彼と出会ったのは、私たちがお互い6歳の子供だった頃。

同年代の子どもたちを集めたお茶会の場でだった。

金色のさらさらと風に靡く髪が綺麗で、その後ろ姿をじっと見つめていたら、視線に気づいたのかこちらを振り返ったのだ。

透き通った青い瞳と視線が合った時、まるで絵本の中の王子様みたいな彼を一目で好きになった。

ちなみに、そこから先の記憶はないので、どんな会話をしたのか全く覚えていない。とても勿体無いことをしたと、今でも悔やんでいる。

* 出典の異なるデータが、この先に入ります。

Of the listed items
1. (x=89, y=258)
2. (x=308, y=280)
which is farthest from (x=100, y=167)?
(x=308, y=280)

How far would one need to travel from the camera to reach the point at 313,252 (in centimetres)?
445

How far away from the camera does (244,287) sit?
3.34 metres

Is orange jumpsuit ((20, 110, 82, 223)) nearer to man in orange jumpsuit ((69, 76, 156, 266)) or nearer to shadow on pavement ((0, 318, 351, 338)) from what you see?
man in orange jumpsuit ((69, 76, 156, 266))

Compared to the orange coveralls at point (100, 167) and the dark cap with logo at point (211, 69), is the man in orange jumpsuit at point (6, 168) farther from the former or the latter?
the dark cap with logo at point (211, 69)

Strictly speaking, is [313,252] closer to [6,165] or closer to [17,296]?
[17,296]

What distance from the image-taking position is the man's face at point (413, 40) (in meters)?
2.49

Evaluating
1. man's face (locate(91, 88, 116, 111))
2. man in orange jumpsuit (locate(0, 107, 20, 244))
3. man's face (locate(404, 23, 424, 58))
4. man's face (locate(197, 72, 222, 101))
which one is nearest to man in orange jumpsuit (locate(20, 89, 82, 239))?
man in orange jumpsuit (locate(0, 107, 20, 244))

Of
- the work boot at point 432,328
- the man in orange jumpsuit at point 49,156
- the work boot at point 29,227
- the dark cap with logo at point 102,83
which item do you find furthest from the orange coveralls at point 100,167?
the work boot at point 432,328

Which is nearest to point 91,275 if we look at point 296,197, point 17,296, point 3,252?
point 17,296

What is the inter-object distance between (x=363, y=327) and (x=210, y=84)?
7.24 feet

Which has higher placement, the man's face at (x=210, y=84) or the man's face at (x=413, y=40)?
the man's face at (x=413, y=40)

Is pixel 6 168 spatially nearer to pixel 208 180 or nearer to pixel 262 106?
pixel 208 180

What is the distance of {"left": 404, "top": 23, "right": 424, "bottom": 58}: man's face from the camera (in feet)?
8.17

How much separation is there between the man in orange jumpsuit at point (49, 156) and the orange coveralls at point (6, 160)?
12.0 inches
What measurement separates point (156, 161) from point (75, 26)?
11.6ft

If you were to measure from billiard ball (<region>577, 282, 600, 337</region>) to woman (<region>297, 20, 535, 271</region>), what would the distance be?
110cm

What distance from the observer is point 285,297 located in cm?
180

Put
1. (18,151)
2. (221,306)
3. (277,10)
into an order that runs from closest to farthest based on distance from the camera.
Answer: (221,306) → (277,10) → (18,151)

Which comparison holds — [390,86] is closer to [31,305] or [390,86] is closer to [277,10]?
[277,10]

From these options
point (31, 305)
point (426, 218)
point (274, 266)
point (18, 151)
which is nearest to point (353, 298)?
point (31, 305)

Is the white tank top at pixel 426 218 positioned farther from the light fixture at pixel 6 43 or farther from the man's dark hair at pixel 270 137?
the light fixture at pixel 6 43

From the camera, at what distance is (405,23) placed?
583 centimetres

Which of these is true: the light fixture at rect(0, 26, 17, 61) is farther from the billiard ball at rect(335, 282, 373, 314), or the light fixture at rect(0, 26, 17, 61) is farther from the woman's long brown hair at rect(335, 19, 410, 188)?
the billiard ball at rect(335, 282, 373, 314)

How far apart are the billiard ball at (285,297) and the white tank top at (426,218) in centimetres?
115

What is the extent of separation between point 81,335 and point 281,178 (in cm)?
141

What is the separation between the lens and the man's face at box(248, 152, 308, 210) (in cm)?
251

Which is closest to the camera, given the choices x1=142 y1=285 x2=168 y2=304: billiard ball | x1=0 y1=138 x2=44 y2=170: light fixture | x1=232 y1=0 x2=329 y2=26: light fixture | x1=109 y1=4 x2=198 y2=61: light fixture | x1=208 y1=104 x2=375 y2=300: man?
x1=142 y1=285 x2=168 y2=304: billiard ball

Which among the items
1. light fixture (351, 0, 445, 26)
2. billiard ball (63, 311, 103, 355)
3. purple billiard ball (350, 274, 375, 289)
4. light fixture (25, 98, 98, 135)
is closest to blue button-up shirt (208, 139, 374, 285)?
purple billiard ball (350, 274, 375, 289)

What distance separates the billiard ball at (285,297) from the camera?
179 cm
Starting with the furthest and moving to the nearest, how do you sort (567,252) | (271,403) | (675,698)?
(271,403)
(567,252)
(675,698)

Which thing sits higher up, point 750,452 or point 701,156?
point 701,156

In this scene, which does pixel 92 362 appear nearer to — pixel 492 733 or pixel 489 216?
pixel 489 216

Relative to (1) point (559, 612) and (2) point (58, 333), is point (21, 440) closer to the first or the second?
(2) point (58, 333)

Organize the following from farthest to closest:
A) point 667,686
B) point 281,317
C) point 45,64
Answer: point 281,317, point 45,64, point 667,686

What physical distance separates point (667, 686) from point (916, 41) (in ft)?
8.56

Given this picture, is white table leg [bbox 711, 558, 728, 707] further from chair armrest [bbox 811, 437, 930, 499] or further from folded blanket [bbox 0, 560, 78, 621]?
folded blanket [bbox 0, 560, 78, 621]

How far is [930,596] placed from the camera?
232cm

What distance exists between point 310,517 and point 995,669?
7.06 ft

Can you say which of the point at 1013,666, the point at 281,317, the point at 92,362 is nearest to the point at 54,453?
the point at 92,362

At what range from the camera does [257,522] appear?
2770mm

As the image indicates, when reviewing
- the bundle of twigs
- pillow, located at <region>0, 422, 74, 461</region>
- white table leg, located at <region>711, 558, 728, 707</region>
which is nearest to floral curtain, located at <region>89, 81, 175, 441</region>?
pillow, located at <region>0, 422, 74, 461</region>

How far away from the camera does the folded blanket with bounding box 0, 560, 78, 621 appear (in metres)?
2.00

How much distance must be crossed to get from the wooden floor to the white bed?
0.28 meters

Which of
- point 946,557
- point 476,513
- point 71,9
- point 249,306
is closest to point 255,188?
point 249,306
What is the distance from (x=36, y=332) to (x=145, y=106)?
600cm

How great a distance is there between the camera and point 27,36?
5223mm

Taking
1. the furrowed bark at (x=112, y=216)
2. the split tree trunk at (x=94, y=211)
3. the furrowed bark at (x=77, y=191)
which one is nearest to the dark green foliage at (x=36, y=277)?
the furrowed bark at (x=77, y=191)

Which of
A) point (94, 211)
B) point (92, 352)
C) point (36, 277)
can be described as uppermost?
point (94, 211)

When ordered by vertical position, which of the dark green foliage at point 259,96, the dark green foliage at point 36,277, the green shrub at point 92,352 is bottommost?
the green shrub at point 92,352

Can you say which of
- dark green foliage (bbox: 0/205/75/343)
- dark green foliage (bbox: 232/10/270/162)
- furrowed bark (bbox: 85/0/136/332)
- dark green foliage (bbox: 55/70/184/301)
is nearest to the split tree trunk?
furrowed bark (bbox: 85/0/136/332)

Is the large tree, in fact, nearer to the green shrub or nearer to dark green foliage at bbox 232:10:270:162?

そして、16歳になった今でも変わらず、私は彼のことが大好きなのだが、どうにも進展がないので困っていた。


「て、わけで。どうしたら振り向いてもらえると思う?」


屋敷の庭園は、バラが咲き乱れとても華やかなのに、そこでお茶を飲むハンナの表情は思わしくない。


「いや、どうしたらって…それを、俺に聞くの?」


ハンナに聞かれたクリスは、若干呆れを滲ませ、仕方なく紅茶を啜った。

(あ、美味しい…)

淹れてくれた執事に目をやれば、申し訳なさそうに会釈された。


「君の言うクリスが、俺の思ってるクリスなら、君はクリス本人に振り向いてくれるには何をすればいいのか聞いていることになるんだけど?」


そう。彼女と向かい合って、2人だけのお茶会をしているのは、ハンナが10年間想いを寄せるクリストファー本人だ。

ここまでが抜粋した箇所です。